» Description of the task: Retype the data that follows line by line, exactly, and leave its pictures out.

» Extracted page text data:
—————
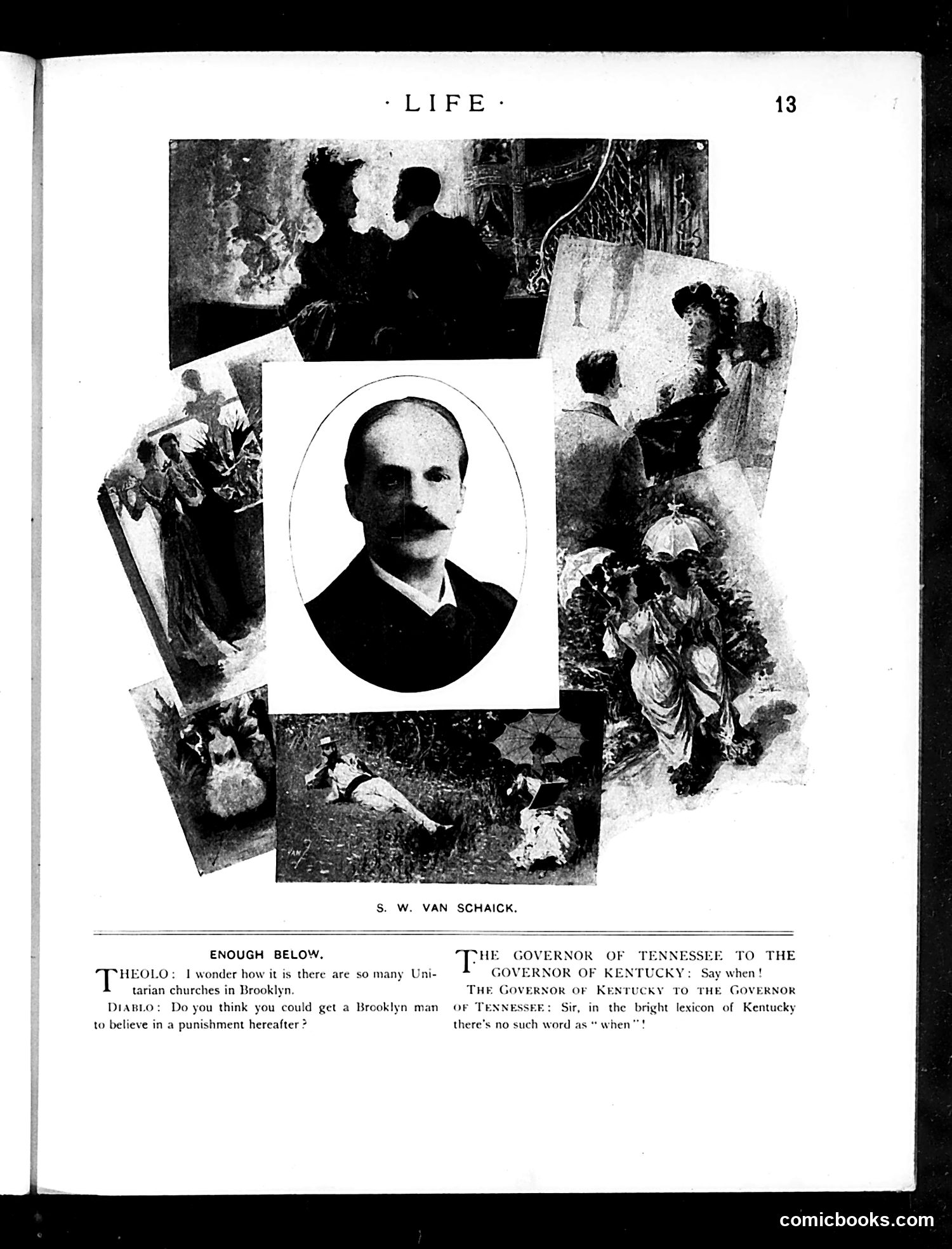 · LIFE · 13

S. W. VAN SCHAICK.

ENOUGH BELOW.

THEOLO: I wonder how it is there are so many Unitarian churches in Brooklyn.

DIABLO: Do you think you could get a Brooklyn man to believe in a punishment hereafter?

THE GOVERNOR OF TENNESSEE TO THE GOVERNOR OF KENTUCKY: Say when!

THE GOVERNOR OF KENTUCKY TO THE GOVERNOR OF TENNESSEE: Sir, in the bright lexicon of Kentucky there's no such word as "when"!

comicbooks.com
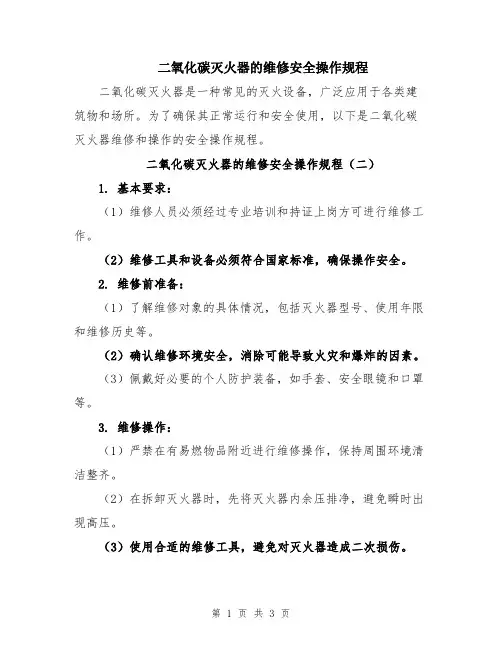 二氧化碳灭火器的维修安全操作规程

二氧化碳灭火器是一种常见的灭火设备，广泛应用于各类建筑物和场所。为了确保其正常运行和安全使用，以下是二氧化碳灭火器维修和操作的安全操作规程。

二氧化碳灭火器的维修安全操作规程（二）

1. 基本要求：

（1）维修人员必须经过专业培训和持证上岗方可进行维修工作。

（2）维修工具和设备必须符合国家标准，确保操作安全。

2. 维修前准备：

（1）了解维修对象的具体情况，包括灭火器型号、使用年限和维修历史等。

（2）确认维修环境安全，消除可能导致火灾和爆炸的因素。

（3）佩戴好必要的个人防护装备，如手套、安全眼镜和口罩等。

3. 维修操作：

（1）严禁在有易燃物品附近进行维修操作，保持周围环境清洁整齐。

（2）在拆卸灭火器时，先将灭火器内余压排净，避免瞬时出现高压。

（3）使用合适的维修工具，避免对灭火器造成二次损伤。

第 1 页 共 3 页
—————
» Solution to the problem:
 · LIFE · 13

S. W. VAN SCHAICK.

ENOUGH BELOW.

THEOLO: I wonder how it is there are so many Unitarian churches in Brooklyn.

DIABLO: Do you think you could get a Brooklyn man to believe in a punishment hereafter?

THE GOVERNOR OF TENNESSEE TO THE GOVERNOR OF KENTUCKY: Say when!

THE GOVERNOR OF KENTUCKY TO THE GOVERNOR OF TENNESSEE: Sir, in the bright lexicon of Kentucky there's no such word as "when"!

comicbooks.com
 二氧化碳灭火器的维修安全操作规程

二氧化碳灭火器是一种常见的灭火设备，广泛应用于各类建筑物和场所。为了确保其正常运行和安全使用，以下是二氧化碳灭火器维修和操作的安全操作规程。

二氧化碳灭火器的维修安全操作规程（二）

1. 基本要求：

（1）维修人员必须经过专业培训和持证上岗方可进行维修工作。

（2）维修工具和设备必须符合国家标准，确保操作安全。

2. 维修前准备：

（1）了解维修对象的具体情况，包括灭火器型号、使用年限和维修历史等。

（2）确认维修环境安全，消除可能导致火灾和爆炸的因素。

（3）佩戴好必要的个人防护装备，如手套、安全眼镜和口罩等。

3. 维修操作：

（1）严禁在有易燃物品附近进行维修操作，保持周围环境清洁整齐。

（2）在拆卸灭火器时，先将灭火器内余压排净，避免瞬时出现高压。

（3）使用合适的维修工具，避免对灭火器造成二次损伤。

第 1 页 共 3 页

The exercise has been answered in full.